The study conducted by the Yale University Department of Psychology presented the chimpanzees with rudimentary, easy to use cooking cools. In front of these tools they quickly developed ways to use them and given the choice, the chimps would rather postpone instant gratification by eating their food raw in order to indulge in far more attractive cooked alternatives.
The results of the study were published in the Proceedings of the Royal Society B journal. They are an indication that our human ancestors possessed the same type of abilities. Given the fact that our ancestors could master fire as well, a page about human behavior and cognitive abilities could be rewritten.
In the study, chimpanzees were not given access to fire, as it is dangerous for the primates to operate with it. Instead, a different set of easily operating devices made the delight of the individuals included in the study.
The entire research consisted of nine different experiments. Firstly, the chimpanzees were given raw and cooked sweet potatoes. The majority lashed on the cooked sweet potatoes, ignoring the raw ones.

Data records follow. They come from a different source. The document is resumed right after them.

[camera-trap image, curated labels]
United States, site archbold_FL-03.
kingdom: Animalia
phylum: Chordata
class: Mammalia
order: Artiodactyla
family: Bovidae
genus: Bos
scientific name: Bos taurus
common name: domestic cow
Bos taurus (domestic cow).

The second experiment explored the possibility that the chimpanzees would postpone gratification until their preferred choice is cooked. And it was successful. The chimps do have the patience to wait as long as it takes in order to lavish on cooked meals rather than raw ones.
Experiments three, four and five offered the individuals the opportunity to cook their own food and they both indicated that once the chimps figure out how to use the devices provided, they will cook their food.
During the sixth experiment the sweet potato was exchanged with carrots. The change in dietary elements was directed at observing if the newly discovered skills apply to other foods than what the chimps were initially used to.
Successfully, the chimps chose the carrots and raw potato slices for cooking during the seventh experiment. And they chose to do so in the detriment of the other option, wood chips.
Experiments eight and nine looked at the willingness of the chimpanzees to also gather and transport the raw food in order to be cooked and provide them with yummy meals. This proved successful as well as they seemed more than eager to transport and also store their supplies for later cooking.
Overall, the chimpanzee experiments talk about crucial cognitive abilities that are necessary to uptake cooking.
While humans are the only primates that can control fire and the chimpanzees seem to be yet far from this achievement, it is quite possible that our common ancestor started cooking its own food long before we currently know.